### STATED GOAL
Pick out every line below that contains the word "blue" and copy each one. Case counts.

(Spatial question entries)
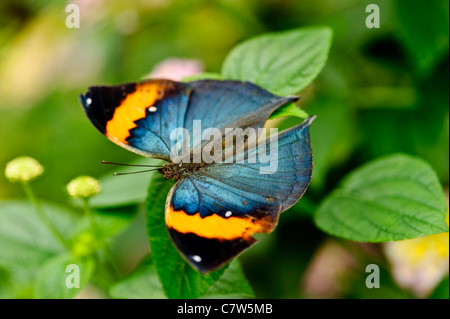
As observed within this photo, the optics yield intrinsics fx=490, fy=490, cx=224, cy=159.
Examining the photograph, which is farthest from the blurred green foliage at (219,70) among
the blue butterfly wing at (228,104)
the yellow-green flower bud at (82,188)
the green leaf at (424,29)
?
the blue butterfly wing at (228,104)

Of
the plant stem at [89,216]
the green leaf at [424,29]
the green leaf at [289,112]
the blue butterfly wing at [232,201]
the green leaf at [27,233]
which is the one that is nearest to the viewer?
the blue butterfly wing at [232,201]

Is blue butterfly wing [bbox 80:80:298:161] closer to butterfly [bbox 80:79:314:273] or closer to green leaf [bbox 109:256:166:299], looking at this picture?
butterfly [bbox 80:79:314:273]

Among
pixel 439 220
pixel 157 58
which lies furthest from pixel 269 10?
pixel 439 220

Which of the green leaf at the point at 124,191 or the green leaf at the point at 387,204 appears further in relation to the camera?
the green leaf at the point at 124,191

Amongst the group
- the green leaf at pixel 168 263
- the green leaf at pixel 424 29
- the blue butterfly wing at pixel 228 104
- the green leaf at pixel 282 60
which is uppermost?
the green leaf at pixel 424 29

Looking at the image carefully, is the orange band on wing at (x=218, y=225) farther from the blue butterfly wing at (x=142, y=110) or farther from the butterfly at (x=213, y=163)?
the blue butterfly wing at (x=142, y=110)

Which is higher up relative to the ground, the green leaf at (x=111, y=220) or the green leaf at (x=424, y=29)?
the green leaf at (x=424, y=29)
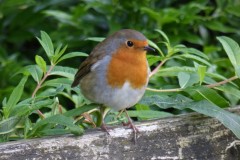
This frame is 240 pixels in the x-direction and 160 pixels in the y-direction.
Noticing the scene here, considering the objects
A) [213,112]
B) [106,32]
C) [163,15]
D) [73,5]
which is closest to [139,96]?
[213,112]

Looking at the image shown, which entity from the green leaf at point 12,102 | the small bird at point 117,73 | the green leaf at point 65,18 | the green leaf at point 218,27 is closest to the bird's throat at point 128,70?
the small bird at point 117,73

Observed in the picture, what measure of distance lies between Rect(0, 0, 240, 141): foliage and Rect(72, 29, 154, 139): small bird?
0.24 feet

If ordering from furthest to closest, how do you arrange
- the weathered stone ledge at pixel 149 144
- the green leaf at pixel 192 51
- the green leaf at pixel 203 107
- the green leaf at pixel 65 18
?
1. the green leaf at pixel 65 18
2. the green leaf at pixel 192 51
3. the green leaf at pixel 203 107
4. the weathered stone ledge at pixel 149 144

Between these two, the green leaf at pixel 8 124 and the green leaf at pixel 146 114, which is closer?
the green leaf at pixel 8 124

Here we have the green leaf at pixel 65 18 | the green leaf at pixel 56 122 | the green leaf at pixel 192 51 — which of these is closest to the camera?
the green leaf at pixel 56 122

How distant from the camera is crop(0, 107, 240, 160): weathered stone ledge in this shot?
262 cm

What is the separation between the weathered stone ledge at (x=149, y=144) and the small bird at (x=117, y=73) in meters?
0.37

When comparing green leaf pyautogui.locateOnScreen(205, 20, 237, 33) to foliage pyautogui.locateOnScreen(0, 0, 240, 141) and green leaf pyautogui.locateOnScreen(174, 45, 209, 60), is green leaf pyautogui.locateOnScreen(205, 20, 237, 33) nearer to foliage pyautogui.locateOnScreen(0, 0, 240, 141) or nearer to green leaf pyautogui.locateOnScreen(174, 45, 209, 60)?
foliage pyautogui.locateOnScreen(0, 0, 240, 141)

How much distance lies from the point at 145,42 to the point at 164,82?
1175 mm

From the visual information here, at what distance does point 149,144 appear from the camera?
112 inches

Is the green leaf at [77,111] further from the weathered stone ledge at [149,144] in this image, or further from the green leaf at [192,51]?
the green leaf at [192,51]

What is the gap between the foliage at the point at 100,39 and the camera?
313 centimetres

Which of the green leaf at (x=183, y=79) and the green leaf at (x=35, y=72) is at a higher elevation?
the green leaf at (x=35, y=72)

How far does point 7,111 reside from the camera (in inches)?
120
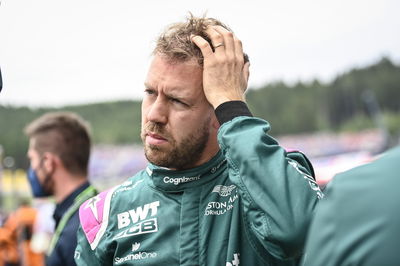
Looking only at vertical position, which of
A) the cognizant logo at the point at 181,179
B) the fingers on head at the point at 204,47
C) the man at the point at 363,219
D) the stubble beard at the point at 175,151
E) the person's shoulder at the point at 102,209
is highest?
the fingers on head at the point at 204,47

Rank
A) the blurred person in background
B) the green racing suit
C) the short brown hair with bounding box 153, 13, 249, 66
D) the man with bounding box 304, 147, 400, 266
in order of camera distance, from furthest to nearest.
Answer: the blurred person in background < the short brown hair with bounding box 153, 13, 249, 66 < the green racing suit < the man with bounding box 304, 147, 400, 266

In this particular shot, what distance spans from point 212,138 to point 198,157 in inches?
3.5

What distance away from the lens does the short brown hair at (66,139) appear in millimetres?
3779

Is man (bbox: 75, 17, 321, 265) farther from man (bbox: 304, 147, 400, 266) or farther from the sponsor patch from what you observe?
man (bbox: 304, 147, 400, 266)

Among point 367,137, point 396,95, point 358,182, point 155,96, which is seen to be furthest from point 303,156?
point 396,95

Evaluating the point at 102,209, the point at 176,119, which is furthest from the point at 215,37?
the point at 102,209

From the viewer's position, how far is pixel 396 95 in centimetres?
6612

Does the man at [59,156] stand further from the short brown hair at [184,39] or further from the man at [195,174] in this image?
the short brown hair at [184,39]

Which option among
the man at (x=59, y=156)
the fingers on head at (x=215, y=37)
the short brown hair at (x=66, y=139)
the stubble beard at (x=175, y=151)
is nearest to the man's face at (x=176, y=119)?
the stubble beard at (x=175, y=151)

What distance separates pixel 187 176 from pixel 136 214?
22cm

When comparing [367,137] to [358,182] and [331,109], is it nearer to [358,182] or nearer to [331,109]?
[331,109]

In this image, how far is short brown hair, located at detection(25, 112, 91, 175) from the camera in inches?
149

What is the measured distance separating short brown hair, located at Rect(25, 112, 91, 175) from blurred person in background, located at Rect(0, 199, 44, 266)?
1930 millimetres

--

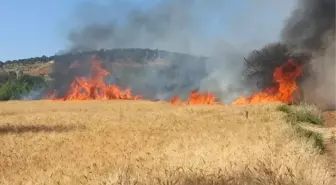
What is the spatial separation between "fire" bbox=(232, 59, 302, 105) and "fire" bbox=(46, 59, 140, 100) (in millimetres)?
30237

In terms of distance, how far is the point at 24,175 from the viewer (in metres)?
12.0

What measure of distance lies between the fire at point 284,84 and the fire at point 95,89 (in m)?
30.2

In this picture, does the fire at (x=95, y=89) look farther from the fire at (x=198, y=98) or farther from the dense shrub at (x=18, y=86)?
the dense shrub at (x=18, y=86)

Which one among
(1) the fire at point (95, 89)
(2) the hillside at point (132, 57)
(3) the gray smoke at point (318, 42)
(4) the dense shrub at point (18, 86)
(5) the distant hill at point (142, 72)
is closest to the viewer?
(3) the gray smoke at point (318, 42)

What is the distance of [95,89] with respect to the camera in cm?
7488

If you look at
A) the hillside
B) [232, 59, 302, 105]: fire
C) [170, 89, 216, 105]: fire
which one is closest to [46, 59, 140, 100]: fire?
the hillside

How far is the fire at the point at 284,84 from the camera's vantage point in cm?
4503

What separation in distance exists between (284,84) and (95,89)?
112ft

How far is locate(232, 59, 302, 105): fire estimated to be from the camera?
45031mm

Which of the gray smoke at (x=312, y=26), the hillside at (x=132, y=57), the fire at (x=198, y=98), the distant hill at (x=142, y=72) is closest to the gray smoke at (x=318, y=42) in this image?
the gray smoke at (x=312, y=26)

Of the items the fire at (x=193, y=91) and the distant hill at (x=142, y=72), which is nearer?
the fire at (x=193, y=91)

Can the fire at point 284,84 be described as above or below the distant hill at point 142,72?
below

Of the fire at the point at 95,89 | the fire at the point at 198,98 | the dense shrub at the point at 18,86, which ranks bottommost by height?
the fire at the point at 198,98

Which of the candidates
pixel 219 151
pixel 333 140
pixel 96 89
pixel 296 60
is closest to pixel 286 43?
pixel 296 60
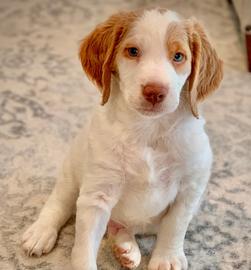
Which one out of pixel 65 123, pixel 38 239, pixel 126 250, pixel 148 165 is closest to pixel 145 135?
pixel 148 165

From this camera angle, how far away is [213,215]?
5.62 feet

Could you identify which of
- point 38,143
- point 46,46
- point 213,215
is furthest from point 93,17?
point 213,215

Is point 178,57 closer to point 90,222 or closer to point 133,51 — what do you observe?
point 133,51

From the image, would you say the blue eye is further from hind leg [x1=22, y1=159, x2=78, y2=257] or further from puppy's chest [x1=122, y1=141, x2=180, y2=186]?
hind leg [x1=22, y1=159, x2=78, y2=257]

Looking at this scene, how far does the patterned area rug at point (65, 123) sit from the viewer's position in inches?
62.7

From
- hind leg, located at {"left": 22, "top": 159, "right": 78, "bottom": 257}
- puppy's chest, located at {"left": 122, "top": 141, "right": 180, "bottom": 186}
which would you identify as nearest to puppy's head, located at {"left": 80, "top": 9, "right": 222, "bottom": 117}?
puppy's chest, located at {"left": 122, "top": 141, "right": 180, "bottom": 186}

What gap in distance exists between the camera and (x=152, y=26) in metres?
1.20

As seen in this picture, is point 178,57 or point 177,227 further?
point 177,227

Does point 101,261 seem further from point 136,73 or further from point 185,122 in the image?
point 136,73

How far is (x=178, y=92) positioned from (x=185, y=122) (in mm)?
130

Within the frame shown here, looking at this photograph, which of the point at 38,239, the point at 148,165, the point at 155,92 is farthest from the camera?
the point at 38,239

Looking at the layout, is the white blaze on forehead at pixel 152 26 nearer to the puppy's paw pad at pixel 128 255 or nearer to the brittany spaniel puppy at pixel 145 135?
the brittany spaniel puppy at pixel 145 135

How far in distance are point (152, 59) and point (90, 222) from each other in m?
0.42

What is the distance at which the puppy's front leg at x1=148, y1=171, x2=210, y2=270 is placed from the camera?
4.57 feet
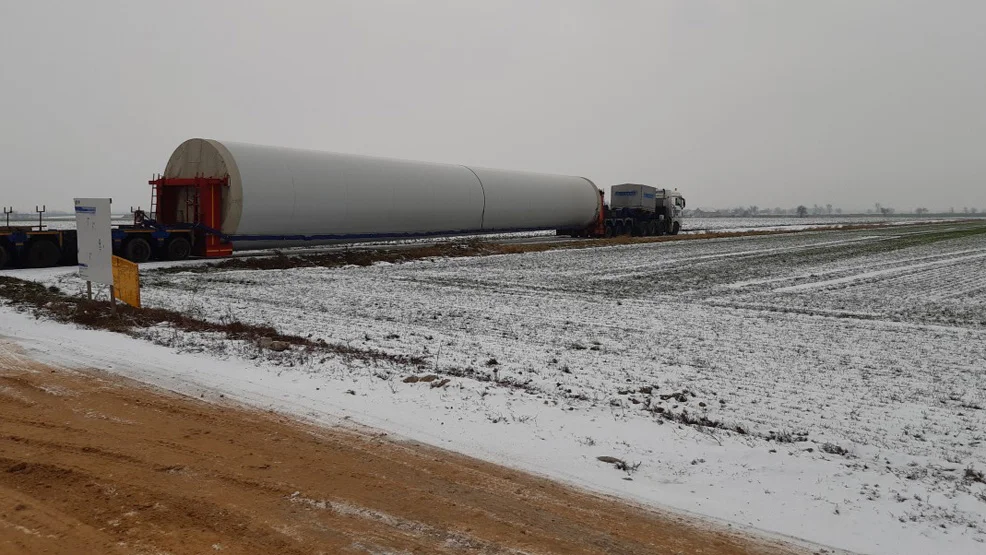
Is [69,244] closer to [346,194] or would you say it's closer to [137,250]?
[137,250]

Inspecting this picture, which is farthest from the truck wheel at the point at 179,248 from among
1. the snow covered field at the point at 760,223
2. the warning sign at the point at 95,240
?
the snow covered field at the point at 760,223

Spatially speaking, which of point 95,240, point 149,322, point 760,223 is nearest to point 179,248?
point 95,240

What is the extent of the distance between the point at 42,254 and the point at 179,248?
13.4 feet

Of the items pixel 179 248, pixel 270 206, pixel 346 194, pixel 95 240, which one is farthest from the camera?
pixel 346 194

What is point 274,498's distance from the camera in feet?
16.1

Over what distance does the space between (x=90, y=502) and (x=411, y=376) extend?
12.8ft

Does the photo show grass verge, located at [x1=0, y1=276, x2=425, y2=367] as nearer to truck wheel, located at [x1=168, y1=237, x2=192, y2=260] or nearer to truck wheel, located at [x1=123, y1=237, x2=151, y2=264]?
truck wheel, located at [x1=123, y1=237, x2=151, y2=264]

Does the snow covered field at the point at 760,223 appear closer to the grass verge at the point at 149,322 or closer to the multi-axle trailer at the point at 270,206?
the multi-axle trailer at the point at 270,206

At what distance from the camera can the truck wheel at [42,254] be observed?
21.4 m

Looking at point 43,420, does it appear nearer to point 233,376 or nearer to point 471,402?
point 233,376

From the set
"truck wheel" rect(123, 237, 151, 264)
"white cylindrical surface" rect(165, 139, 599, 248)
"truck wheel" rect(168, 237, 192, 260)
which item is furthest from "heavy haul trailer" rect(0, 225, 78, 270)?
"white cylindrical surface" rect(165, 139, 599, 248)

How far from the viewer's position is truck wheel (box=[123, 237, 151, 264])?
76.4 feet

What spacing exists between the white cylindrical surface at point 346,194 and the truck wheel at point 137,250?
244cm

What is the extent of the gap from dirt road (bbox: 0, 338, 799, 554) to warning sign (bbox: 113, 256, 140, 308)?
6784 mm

==

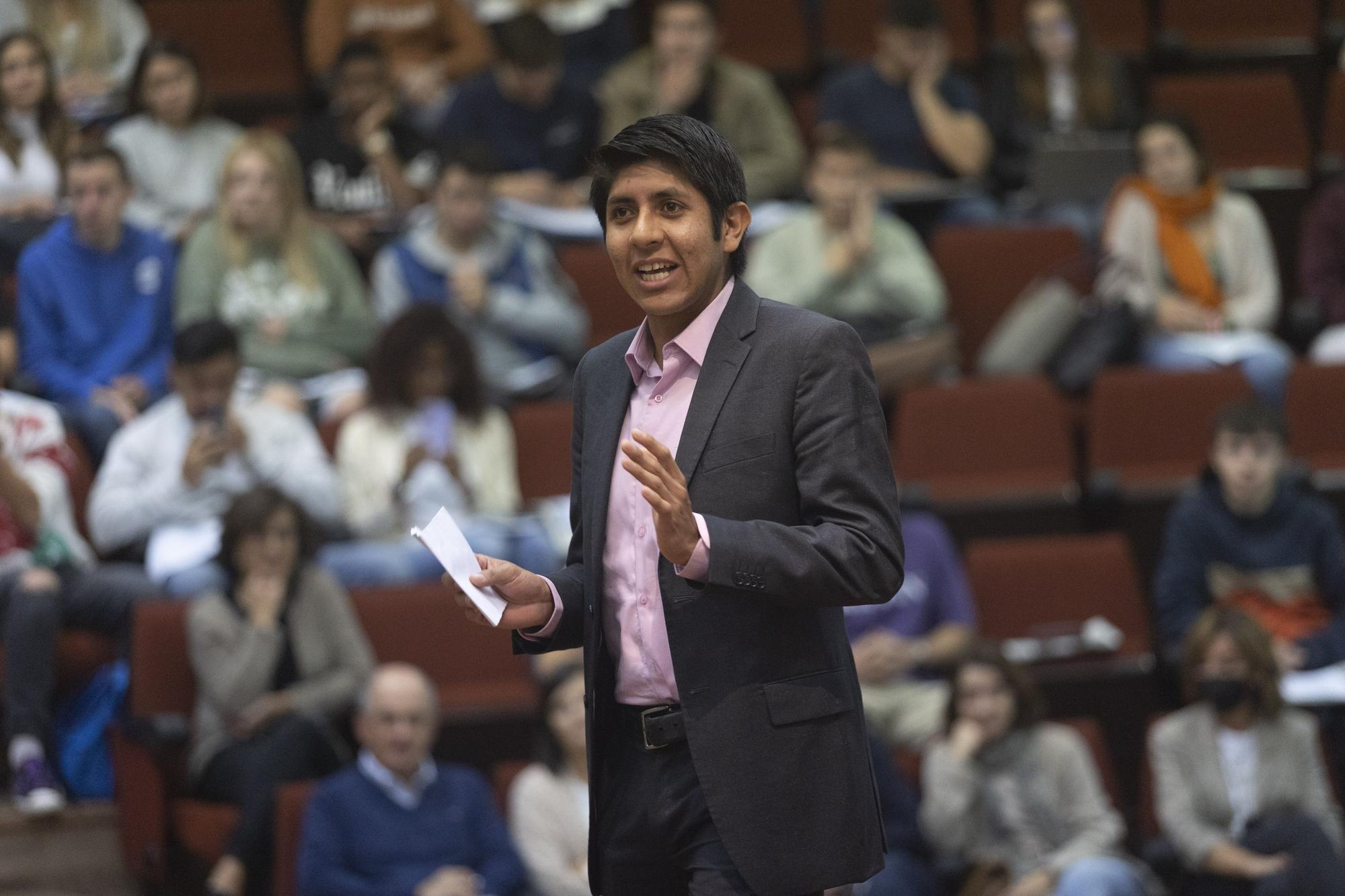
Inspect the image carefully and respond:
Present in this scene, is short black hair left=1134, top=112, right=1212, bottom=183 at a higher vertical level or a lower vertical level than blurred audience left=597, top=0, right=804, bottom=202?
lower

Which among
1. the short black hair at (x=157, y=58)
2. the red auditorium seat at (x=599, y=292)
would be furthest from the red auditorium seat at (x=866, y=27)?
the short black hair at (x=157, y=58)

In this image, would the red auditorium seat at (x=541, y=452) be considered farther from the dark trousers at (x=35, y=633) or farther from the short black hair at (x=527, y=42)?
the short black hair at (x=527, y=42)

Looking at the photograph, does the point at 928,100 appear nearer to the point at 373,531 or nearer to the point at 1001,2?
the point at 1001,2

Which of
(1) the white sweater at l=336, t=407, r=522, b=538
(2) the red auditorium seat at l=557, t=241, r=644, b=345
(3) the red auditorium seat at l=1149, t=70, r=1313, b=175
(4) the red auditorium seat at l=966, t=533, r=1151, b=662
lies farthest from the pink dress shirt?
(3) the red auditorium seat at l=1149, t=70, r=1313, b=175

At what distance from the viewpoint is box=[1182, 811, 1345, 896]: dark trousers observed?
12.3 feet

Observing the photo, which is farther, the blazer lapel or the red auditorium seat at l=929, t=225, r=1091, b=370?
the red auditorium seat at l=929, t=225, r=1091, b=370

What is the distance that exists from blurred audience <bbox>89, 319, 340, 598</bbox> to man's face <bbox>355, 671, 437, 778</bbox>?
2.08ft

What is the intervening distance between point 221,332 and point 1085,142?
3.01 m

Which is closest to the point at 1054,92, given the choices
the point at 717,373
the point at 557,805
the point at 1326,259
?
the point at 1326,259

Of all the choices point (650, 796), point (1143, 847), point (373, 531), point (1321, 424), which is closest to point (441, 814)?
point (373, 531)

### TASK OUTPUT
the blue butterfly wing at (228,104)
the blue butterfly wing at (228,104)
the blue butterfly wing at [232,201]
the blue butterfly wing at [232,201]
Is blue butterfly wing [bbox 80:80:298:161] closer to butterfly [bbox 80:79:314:273] or closer to green leaf [bbox 109:256:166:299], looking at this picture?
- the blue butterfly wing at pixel 228 104
Looking at the image carefully, is the orange band on wing at (x=218, y=225) farther from the blue butterfly wing at (x=142, y=110) or farther from the butterfly at (x=213, y=163)?
the blue butterfly wing at (x=142, y=110)
From the image, would you say the blue eye is further from hind leg [x1=22, y1=159, x2=78, y2=257] or further from puppy's chest [x1=122, y1=141, x2=180, y2=186]?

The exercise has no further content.